Methods and Results: This retrospective single-center study included 539 consecutive patients (562 lesions) treated with EVT between January 2018 and December 2022; 166 patients with CLTI and Rutherford Class 5 or 6 wounds underwent EVT with DCB or DES. Clinical outcomes were compared between 53 pairs after propensity score matching. There were no significant differences between the DCB and DES groups in the incidence of complete wound healing without death or major amputation (84.8% vs. 80.2%, respectively; P=0.99), primary patency (69.4% vs. 75.6%, respectively; P=0.65), and freedom from target lesion revascularization at 1 year (78.6% vs. 78.0%, respectively; P=0.92). Multivariate analysis showed that complete wound healing at 1 year is negatively associated with hemodialysis and Wound, Ischemia, and foot Infection Stage 4, but positively associated with Global Limb Anatomic Staging System FP Grade 3 or 4.
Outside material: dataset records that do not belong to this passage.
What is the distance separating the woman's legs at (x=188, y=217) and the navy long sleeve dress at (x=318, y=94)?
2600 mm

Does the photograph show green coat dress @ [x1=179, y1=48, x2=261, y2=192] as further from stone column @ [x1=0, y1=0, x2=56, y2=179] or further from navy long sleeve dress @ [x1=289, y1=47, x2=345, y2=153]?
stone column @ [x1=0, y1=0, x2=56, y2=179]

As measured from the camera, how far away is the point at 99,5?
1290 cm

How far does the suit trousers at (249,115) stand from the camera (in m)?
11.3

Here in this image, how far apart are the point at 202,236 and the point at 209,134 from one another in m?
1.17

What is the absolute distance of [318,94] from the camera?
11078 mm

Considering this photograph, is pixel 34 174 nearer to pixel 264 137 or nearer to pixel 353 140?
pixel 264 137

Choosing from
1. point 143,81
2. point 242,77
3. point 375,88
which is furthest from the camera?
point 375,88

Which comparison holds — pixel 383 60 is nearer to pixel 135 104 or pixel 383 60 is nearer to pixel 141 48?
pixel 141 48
Conclusions: No significant differences in clinical outcomes were found between DCB and DES for patients with CLTI and FP lesions.
背景:使用药物涂层球囊(DCB)和药物洗脱支架(DES)等设备对股腘动脉(FP)动脉粥样硬化性疾病进行血管内治疗(EVT)的方法已经确立。然而,使用基于药物的设备对慢性肢体缺血(CLTI)进行EVT仍然具有挑战性。针对慢性肢体缺血患者股腘动脉病变的最佳装置仍是未知数。本研究比较了DCB和DES在CLTI和FP病变患者中的临床疗效:这项回顾性单中心研究纳入了2018年1月至2022年12月期间接受EVT治疗的539例连续患者(562个病变);166例CLTI和Rutherford 5级或6级伤口患者接受了DCB或DES的EVT治疗。经过倾向评分匹配后,53对患者的临床结果进行了比较。DCB组和DES组在伤口完全愈合且无死亡或重大截肢的发生率(分别为84.8% vs. 80.2%;P=0.99)、初次通畅率(分别为69.4% vs. 75.6%;P=0.65)和1年后无靶病变血管再通的发生率(分别为78.6% vs. 78.0%;P=0.92)方面无明显差异。多变量分析显示,1年后伤口完全愈合与血液透析及伤口、缺血和足部感染4期呈负相关,但与全球肢体解剖分期系统FP 3级或4级呈正相关:在CLTI和FP病变患者中,DCB和DES的临床结果无明显差异。
期刊介绍:
Circulation publishes original research manuscripts, review articles, and other content related to cardiovascular health and disease, including observational studies, clinical trials, epidemiology, health services and outcomes studies, and advances in basic and translational research.